Like you, I have put down a deposit at VR and have no real idea what is going on. I have read the internet reports, confirming what you have stated, but I don’t know anymore.

If you do hear anymore please pass on.

Kind Rgds


----------



## cavalier (Jun 26, 2008)

Hi I do not know a great deal about the Estepona affair but can relate to you what happened in Marbella which was one of the most widely publicised corruption cases. I have to add that getting accurate information is extremely difficult as there seems to be various interpretations of the Spanish law in regards to property rights. However there are a lot of properties in marbella under threat of demolition and one or two properties which have been built but have not been allowed to be occupied. The saga goes on to date. In one particular instance a small complex of town houses which I was told from an agent had all been sold from plan remain to this day unoccupied. I have been unable to find out were the purchasers stand in all this. This fiasco was brought about by an allegedly corrupt planning official. I hope that you do not lose your deposits but things take a long time to come to a head in Spain. regds C


----------



## chris(madrid) (Mar 23, 2008)

cavalier said:


> This fiasco was brought about by an allegedly corrupt planning official.

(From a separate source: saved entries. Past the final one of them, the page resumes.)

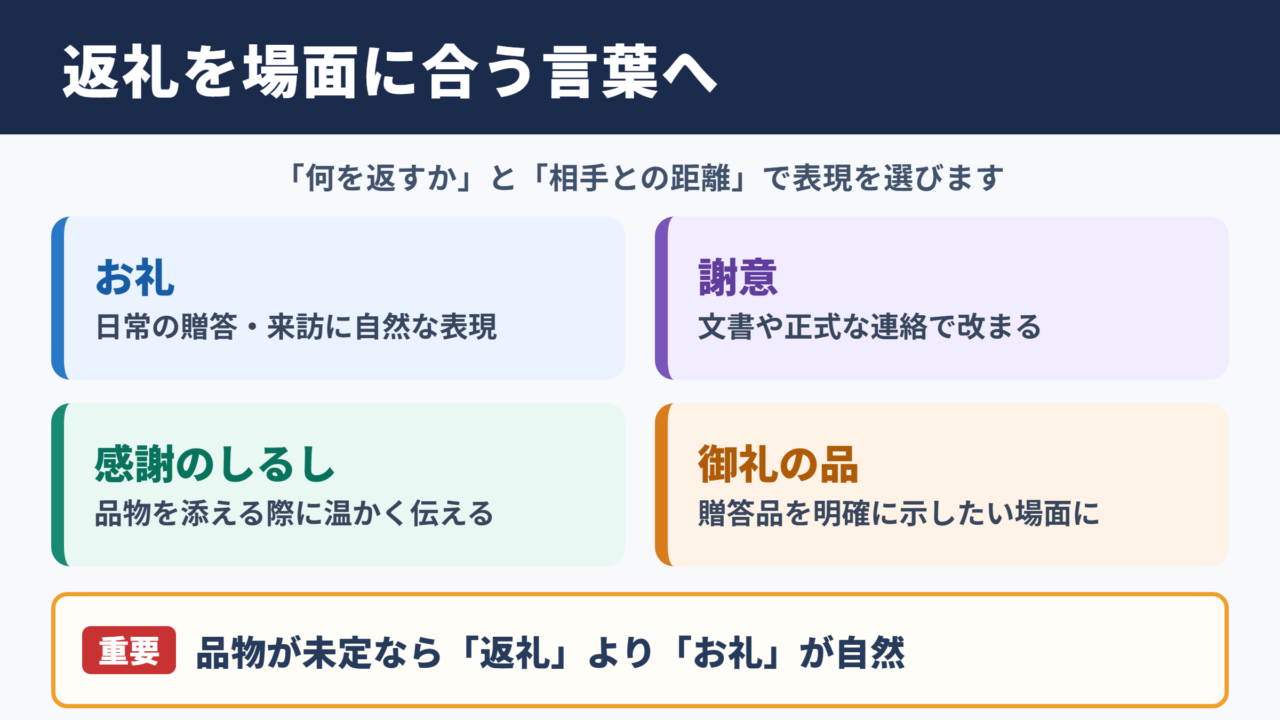 返礼を場面に合う言葉へ

「何を返すか」と「相手との距離」で表現を選びます

お礼
日常の贈答・来訪に自然な表現

謝意
文書や正式な連絡で改まる

感謝のしるし
品物を添える際に温かく伝える

御礼の品
贈答品を明確に示したい場面に

重要 品物が未定なら「返礼」より「お礼」が自然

 Just the one - it's WAY more complex. As well as genuine illegal activity there is politics involved. 

There is a lot of this ALL OVER Spain right now. I'm too close to it all to be safe to show too much interest.


----------



## cavalier (Jun 26, 2008)

Hi Chris I agree in fact there are many but I am a little to close for comfort as well, in fact I was referring to the main perpertrator Im sure you know who I mean C


----------